We’ve lived so long under the spell of hierarchy—from god-kings to feudal lords to party bosses—that only recently have we awakened to see not only that “regular” citizens have the capacity for self-governance, but that without their engagement our huge global crises cannot be addressed. The changes needed for human society simply to survive, let alone thrive, are so profound that the only way we will move toward them is if we ourselves, regular citizens, feel meaningful ownership of solutions through direct engagement. Our problems are too big, interrelated, and pervasive to yield to directives from on high.
—Frances Moore Lappé, excerpt from Time for Progressives to Grow Up

Friday, April 27, 2012

Why anti-authoritarians are diagnosed as mentally ill

Click here to access article by Bruce Levine from Infoshop News.
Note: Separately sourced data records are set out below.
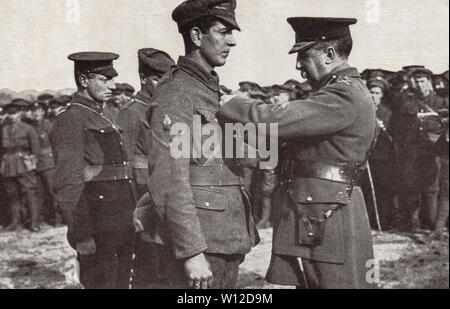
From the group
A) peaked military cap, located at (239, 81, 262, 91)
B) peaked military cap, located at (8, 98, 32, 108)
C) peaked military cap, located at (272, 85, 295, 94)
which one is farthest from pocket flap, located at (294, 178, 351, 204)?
peaked military cap, located at (239, 81, 262, 91)

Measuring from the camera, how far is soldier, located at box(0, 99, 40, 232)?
11.2 meters

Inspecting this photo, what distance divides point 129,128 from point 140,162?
359 mm

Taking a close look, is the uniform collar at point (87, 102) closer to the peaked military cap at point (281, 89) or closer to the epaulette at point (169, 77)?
A: the epaulette at point (169, 77)

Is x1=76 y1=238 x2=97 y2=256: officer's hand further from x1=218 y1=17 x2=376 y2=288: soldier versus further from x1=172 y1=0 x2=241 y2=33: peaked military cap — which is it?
x1=172 y1=0 x2=241 y2=33: peaked military cap

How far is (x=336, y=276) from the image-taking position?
362 cm

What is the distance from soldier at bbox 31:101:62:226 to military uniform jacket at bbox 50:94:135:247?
6.45 meters

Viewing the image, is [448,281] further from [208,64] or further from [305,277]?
[208,64]

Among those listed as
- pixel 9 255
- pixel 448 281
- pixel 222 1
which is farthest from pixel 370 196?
pixel 222 1

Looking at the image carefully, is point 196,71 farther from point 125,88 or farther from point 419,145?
point 125,88

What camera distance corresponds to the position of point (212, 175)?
3531 millimetres

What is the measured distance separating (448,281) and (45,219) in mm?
8450

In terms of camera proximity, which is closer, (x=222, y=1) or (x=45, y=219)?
(x=222, y=1)

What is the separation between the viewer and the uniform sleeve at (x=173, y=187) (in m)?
3.27

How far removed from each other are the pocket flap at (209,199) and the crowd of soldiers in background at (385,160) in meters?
6.80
The author explains how mental health professionals are educated and indoctrinated to view anti-authoritarianism as mental illness. All education in capitalist societies is loaded with indoctrination in values and beliefs that serve the One Percent. Few "educated" people are aware of their own indoctrination. 
Gaining acceptance into graduate school or medical school and achieving a PhD or MD and becoming a psychologist or psychiatrist means jumping through many hoops, all of which require much behavioral and attentional compliance to authorities, even to those authorities that one lacks respect for. The selection and socialization of mental health professionals tends to breed out many anti-authoritarians. Having steered the higher-education terrain for a decade of my life, I know that degrees and credentials are primarily badges of compliance. Those with extended schooling have lived for many years in a world where one routinely conforms to the demands of authorities. Thus for many MDs and PhDs, people different from them who reject this attentional and behavioral compliance appear to be from another world -- a diagnosable one. 
(This subject has been explored in greater detail by Jeff Schmidt in his book, Disciplined Minds: A Critical Look at Salaried Professionals and the Soul-battering System That Shapes Their Lives.)